Ten Scam Alert Tips for Everyone
- Receive a Check in the Mail & Wire Money Back: If you receive a check in the mail and you are asked to deposit the check into your account then wire a portion of the amount back. This is a scam! Ask yourself, why wouldn’t they just send me a check less the portion they want back.
- Free Trial Offers: Some companies use “free” trials to get you to sign up for the product for a small amount, ex. $6.95, then if you do not cancel your trial within a certain timeframe, usually 7 or 14 days, you will be charged the full amount for the product which could be around $100.00. ALWAYS READ THE TERMS & CONDITIONS AND CANCELLATION POLICY. Also, do your research before you make a purchase, as simple as, searching the company on Google.
- Robocalls: If you answer a phone call and hear a recorded sales pitch, hang up. These calls are illegal and often try to sell you on bogus products.
- Romance Scams: If you are on a website or receive emails from an individual trying to make a relationship with you then ask you to send money to them…This is a scam! Do not send money to individuals you have not met in person.
- Talk to Someone: Before you send anyone money, ask someone you trust first. Con artists want you to make decisions in a hurry and might even threaten you.
- Consider How you Pay: Credit cards have significant fraud protection built in, but some payment methods do not such as wiring money or gift cards. If someone ask you to go buy a gift card then provide the gift card number to them to pay for something…do not. Legitimate companies will normally only ask for a credit card payment.

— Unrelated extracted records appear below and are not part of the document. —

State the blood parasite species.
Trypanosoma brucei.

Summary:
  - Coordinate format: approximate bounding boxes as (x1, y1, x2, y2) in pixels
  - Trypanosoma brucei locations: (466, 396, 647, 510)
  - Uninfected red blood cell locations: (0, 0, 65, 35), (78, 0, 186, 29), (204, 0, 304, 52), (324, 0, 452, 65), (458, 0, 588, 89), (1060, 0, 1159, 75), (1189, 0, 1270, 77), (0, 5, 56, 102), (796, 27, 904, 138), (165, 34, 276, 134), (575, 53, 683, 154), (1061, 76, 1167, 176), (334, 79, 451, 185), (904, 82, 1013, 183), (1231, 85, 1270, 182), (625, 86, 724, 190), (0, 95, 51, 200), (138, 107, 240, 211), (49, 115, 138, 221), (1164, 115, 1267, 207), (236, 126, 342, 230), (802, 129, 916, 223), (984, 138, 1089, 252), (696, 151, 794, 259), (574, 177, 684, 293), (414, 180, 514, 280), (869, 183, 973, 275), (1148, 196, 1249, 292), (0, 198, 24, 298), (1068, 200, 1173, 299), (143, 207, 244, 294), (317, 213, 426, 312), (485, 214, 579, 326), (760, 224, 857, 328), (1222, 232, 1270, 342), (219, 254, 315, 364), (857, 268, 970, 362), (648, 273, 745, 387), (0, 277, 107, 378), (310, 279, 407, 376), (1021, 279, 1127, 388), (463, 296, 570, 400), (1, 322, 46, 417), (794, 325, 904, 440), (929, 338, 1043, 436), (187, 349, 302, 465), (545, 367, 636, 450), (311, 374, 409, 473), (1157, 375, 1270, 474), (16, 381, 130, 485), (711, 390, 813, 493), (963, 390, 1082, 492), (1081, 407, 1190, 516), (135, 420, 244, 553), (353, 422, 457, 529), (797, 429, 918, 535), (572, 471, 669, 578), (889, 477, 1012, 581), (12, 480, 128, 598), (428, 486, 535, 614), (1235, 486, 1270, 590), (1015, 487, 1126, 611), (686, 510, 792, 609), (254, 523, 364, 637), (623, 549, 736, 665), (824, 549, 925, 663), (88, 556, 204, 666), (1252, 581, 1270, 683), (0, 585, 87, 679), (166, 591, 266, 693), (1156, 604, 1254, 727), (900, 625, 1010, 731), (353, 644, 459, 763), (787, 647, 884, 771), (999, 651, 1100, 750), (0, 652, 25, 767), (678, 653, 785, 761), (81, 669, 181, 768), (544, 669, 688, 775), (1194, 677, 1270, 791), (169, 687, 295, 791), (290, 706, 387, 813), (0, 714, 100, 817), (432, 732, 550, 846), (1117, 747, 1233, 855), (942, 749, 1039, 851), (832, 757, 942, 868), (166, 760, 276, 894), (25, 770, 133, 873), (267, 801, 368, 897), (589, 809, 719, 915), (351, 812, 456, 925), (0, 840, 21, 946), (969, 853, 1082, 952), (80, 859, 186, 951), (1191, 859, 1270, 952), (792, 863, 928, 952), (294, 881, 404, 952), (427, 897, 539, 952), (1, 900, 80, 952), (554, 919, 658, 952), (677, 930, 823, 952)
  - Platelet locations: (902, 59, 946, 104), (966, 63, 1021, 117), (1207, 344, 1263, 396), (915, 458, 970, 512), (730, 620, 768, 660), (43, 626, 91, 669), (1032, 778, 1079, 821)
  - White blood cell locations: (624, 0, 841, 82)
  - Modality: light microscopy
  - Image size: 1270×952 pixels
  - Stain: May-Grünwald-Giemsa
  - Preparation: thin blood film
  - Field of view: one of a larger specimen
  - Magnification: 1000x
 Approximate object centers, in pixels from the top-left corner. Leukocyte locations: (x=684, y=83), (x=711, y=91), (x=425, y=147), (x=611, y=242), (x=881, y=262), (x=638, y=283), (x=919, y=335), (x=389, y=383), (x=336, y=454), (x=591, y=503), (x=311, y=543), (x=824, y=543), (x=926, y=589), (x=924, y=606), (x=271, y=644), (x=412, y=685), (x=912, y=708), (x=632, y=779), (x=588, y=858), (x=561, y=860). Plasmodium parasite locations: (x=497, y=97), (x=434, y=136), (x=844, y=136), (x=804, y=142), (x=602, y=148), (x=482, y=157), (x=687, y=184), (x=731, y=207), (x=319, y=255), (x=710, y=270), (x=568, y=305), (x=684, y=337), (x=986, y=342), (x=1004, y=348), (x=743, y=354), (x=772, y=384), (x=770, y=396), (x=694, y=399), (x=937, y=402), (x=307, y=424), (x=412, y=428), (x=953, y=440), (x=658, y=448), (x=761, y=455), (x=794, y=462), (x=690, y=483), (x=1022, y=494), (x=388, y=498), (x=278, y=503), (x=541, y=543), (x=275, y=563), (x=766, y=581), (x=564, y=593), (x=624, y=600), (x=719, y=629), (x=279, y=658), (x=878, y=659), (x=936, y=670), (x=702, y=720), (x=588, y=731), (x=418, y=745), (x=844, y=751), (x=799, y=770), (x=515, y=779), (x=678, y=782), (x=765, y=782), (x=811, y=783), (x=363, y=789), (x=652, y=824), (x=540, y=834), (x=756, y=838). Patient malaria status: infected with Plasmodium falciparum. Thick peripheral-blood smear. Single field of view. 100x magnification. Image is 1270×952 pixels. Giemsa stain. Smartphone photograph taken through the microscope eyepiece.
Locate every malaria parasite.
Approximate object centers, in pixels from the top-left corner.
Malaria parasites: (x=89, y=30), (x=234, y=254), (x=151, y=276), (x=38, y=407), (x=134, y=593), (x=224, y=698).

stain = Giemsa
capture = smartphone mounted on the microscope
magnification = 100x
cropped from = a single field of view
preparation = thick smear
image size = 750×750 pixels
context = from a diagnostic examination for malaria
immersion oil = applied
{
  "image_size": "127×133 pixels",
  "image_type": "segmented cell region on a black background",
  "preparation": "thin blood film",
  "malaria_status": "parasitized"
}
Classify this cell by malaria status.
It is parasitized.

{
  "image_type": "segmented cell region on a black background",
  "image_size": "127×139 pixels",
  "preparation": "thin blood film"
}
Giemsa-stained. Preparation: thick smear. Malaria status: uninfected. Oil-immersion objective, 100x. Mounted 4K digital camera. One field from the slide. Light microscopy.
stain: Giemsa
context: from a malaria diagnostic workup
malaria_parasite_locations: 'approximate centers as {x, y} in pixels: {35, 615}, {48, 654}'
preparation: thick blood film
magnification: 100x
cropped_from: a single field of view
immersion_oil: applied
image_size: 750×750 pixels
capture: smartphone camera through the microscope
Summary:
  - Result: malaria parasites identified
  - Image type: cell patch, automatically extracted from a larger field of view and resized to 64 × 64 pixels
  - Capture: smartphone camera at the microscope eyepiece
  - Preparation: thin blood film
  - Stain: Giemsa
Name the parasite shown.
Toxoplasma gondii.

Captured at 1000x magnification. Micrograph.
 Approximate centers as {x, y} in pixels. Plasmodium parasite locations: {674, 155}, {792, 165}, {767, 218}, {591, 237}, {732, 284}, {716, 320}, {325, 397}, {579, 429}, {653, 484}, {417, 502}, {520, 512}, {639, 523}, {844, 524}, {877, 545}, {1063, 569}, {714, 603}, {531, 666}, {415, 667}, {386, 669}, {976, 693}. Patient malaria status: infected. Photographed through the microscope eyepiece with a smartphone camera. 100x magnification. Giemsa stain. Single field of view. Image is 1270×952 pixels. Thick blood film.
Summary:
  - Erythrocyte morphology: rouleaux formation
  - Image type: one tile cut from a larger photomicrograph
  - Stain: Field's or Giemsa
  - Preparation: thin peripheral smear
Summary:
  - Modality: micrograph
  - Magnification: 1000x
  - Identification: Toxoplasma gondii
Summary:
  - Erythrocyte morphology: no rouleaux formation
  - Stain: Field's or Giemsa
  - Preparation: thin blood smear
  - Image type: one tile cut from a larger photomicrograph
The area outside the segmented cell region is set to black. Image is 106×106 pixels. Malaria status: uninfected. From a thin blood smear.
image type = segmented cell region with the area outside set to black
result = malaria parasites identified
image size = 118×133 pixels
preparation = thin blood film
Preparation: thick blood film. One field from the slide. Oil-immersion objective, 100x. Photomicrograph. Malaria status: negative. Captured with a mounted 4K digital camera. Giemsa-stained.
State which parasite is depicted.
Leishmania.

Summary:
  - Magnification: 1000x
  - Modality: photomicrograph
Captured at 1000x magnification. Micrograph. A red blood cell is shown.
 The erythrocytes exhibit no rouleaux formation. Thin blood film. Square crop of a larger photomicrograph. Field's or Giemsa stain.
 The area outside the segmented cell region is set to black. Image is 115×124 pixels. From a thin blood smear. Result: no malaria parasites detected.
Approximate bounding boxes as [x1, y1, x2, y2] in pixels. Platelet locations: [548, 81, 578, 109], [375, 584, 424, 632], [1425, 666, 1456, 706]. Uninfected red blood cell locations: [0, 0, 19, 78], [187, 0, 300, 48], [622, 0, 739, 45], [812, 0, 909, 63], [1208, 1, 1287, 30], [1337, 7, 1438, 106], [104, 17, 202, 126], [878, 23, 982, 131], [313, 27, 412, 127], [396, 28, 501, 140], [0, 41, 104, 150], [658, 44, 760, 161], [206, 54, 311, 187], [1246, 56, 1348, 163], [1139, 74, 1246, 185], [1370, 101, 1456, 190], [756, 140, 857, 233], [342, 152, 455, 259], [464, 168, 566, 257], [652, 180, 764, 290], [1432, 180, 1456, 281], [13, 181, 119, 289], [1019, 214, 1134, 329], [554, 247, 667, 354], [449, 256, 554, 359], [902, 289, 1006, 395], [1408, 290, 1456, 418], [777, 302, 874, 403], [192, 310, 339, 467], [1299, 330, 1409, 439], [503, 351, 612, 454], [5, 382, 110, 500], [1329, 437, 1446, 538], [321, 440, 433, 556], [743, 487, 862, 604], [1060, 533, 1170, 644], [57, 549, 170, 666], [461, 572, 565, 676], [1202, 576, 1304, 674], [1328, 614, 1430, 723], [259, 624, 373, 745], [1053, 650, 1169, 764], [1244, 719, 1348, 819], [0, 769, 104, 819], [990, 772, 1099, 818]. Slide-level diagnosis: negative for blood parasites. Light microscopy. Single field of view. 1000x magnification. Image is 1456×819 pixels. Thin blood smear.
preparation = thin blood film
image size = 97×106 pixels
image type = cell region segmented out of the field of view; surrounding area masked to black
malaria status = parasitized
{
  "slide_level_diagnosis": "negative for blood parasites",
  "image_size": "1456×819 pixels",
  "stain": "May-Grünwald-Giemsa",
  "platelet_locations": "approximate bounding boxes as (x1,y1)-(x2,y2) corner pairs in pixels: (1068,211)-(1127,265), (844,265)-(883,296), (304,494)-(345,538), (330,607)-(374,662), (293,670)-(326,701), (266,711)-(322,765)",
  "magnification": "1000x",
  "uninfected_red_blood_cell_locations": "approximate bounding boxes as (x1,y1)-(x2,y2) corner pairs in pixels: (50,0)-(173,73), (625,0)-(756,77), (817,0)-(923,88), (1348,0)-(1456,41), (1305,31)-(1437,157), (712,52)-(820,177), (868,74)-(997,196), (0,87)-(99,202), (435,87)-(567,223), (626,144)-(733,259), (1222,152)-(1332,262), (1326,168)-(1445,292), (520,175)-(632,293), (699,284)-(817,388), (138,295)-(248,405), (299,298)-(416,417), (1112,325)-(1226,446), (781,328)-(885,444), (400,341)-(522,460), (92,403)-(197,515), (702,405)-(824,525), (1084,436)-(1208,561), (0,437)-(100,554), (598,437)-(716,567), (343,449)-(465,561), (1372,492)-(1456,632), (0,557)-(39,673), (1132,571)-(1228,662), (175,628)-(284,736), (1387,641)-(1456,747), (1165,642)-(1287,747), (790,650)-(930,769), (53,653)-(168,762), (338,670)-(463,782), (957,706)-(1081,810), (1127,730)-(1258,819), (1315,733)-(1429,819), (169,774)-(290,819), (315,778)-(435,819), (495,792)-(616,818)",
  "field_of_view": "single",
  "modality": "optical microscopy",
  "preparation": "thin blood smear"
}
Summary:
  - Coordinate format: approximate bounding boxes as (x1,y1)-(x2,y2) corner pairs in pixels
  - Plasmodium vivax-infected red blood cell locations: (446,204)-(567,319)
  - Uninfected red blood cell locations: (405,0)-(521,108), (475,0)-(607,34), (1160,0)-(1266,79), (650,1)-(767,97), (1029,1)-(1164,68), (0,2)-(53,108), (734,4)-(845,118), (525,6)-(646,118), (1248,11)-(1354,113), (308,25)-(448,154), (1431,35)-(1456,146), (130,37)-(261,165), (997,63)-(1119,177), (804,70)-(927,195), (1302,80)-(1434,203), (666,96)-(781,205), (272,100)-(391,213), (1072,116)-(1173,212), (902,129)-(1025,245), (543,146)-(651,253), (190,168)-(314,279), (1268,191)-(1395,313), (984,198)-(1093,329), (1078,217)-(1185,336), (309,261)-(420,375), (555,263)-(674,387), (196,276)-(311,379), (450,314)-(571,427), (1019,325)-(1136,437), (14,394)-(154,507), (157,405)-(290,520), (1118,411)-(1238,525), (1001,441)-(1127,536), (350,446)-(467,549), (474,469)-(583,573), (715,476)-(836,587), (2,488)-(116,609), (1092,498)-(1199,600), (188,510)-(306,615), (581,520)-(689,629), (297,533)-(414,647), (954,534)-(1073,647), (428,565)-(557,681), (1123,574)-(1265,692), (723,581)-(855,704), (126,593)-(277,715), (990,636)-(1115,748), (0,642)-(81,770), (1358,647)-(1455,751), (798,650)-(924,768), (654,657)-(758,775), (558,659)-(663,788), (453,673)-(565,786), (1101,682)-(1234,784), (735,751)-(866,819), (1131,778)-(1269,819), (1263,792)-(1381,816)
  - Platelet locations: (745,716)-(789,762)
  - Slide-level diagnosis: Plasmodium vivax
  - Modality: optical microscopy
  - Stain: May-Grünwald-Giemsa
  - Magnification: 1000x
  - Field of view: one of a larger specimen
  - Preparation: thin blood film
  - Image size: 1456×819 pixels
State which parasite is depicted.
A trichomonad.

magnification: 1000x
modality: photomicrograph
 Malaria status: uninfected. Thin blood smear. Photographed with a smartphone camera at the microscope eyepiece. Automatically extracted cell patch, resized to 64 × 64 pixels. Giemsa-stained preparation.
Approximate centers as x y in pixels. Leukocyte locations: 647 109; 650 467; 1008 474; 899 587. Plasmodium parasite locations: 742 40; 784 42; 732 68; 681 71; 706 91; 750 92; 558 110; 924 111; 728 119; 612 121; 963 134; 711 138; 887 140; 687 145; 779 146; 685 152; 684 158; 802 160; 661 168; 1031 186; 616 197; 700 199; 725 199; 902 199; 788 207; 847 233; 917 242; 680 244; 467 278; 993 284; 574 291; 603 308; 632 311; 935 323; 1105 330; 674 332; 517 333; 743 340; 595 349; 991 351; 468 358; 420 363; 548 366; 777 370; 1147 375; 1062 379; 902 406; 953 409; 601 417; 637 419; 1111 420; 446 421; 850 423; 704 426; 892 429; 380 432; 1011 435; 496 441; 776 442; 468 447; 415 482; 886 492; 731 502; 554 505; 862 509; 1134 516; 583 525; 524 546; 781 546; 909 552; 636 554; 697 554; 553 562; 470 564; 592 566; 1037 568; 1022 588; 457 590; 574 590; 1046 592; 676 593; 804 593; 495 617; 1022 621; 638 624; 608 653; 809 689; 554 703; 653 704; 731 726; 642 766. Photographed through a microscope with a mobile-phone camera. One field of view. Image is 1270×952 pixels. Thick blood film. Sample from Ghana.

- Don’t Pay Upfront: Someone might ask you to pay in advance for things like debt relief, credit and loan offers, mortgage assistance, or a job. They might even say you’ve won a prize, but first you have to pay taxes or fees. If you do, they will probably take the money and disappear.
- Don’t Believe your Caller ID: Technology makes it easy for scammers to fake caller ID information, so the name and number you see aren’t always real. If someone calls asking for money or personal information, hang up. If you think the caller might be telling the truth, call back to a number you know is genuine.
- Spot Imposters: Scammers often pretend to be someone you trust, like a government official, a family member, a charity, or a company you do business with. Don’t send money or give out personal information in response to an unexpected request – whether it comes as a text, a phone call or an email.
- If it Sounds Too Good to be True: If someone approaches you with an offer that sounds too good to be true, it most likely is! Consult with your bank or someone you trust before you send any money.